■ **YOUR GOAL**: Drop all pictures and repeat exactly the lines from the line holding "The camera specification" through the end of the records.

■ **RECORDS FOR THIS EXERCISE**:

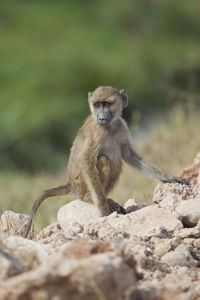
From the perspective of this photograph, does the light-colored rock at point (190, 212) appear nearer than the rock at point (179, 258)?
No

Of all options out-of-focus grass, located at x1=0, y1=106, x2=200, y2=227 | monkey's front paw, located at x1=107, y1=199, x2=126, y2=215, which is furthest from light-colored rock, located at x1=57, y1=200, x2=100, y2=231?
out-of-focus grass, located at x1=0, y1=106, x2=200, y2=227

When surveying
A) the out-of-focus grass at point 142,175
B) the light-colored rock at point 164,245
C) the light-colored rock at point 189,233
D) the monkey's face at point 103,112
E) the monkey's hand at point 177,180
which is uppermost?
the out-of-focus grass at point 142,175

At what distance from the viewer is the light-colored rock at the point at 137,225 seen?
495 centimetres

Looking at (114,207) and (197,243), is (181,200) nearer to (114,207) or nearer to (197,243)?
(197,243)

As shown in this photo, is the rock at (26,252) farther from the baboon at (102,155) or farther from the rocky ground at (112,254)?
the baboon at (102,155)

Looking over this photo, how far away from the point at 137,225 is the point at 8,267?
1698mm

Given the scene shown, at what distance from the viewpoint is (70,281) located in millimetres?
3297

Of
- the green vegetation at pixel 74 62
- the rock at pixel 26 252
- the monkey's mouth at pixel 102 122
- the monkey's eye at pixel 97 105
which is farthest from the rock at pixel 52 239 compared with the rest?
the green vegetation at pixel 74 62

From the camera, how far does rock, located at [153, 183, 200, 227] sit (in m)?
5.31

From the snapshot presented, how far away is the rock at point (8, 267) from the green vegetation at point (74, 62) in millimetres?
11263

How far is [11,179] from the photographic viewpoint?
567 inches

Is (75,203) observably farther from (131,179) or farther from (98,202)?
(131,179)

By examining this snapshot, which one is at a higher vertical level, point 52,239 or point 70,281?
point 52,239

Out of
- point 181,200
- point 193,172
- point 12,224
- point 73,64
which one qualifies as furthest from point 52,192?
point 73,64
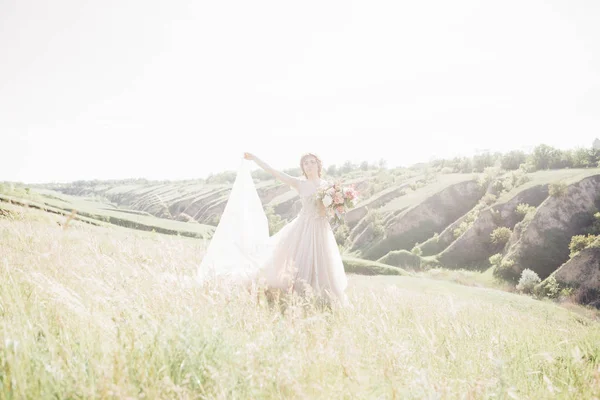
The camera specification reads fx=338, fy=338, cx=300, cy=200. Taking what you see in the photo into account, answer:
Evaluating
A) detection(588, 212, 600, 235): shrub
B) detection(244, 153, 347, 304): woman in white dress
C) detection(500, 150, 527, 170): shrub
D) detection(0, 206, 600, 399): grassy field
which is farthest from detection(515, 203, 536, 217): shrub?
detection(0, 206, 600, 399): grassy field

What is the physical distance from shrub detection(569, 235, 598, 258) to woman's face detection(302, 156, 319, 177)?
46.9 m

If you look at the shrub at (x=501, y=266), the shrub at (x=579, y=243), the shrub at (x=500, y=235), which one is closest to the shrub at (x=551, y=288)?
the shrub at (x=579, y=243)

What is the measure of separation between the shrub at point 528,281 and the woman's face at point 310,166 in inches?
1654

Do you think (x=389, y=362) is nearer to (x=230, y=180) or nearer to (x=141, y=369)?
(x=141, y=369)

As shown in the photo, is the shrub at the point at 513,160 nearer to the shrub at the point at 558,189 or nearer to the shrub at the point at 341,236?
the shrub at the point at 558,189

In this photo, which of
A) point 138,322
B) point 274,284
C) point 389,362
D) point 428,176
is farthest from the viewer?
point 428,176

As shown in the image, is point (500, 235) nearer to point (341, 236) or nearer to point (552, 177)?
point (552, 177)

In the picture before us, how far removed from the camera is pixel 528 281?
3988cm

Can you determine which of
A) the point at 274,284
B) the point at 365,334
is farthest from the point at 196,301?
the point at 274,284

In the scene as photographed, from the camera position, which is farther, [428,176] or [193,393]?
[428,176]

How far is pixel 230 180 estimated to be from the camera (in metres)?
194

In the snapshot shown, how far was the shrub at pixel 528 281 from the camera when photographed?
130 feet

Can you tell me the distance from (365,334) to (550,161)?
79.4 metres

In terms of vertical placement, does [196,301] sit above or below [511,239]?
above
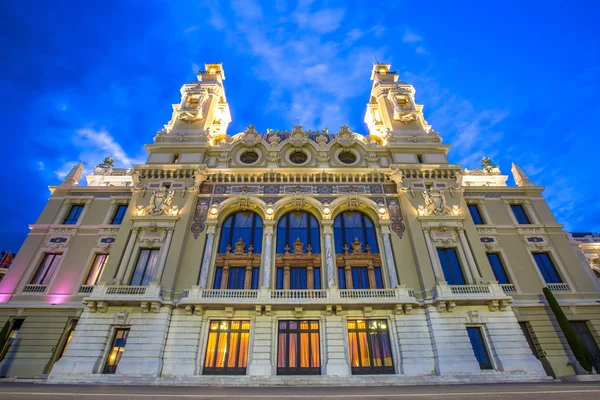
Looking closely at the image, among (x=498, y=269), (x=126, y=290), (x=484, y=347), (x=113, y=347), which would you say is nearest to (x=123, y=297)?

■ **SOLUTION FOR THIS EXERCISE**:
The camera specification reads fx=338, fy=338, cx=300, cy=200. Taking what you see in the photo into account, answer:
Evaluating
A) detection(588, 212, 600, 235): shrub
B) detection(244, 153, 347, 304): woman in white dress
C) detection(500, 150, 527, 170): shrub
D) detection(0, 206, 600, 399): grassy field
which is farthest from detection(515, 203, 536, 217): shrub?
detection(0, 206, 600, 399): grassy field

What is the physical distance from shrub detection(569, 235, 598, 258) to woman's face detection(302, 156, 319, 177)?
46.9 m

If you look at the shrub at (x=501, y=266), the shrub at (x=579, y=243), the shrub at (x=500, y=235), which one is closest to the shrub at (x=551, y=288)?
the shrub at (x=579, y=243)

What is the measure of separation between the shrub at point 528,281 and the woman's face at point 310,166 in inches?
1654

Do you think (x=389, y=362) is nearer to (x=230, y=180) or nearer to (x=141, y=369)?
(x=141, y=369)

As shown in the photo, is the shrub at the point at 513,160 nearer to the shrub at the point at 558,189 or nearer to the shrub at the point at 341,236?
the shrub at the point at 558,189

In this photo, which of
A) point 138,322
B) point 274,284
C) point 389,362
D) point 428,176
is farthest from the viewer?
point 428,176

As shown in the image, is point (500, 235) nearer to point (341, 236) or nearer to point (552, 177)?
point (552, 177)

In the picture before us, how far removed from the camera is pixel 528 281?
3988cm

Can you determine which of
A) the point at 274,284
B) the point at 365,334
is farthest from the point at 196,301?
the point at 274,284

In the scene as photographed, from the camera position, which is farther, [428,176] or [193,393]?
[428,176]

How far is pixel 230 180 estimated to be from the camera (in metres)?
194

In the snapshot shown, how far was the shrub at pixel 528 281 from the camera when photographed?
130 feet

Can you tell me the distance from (365,334) to (550,161)?
79.4 metres

In terms of vertical placement, does [196,301] sit above or below [511,239]?
above
Looking closely at the image, among (x=498, y=269), (x=126, y=290), (x=484, y=347), (x=113, y=347), which would you say is nearest to (x=123, y=297)?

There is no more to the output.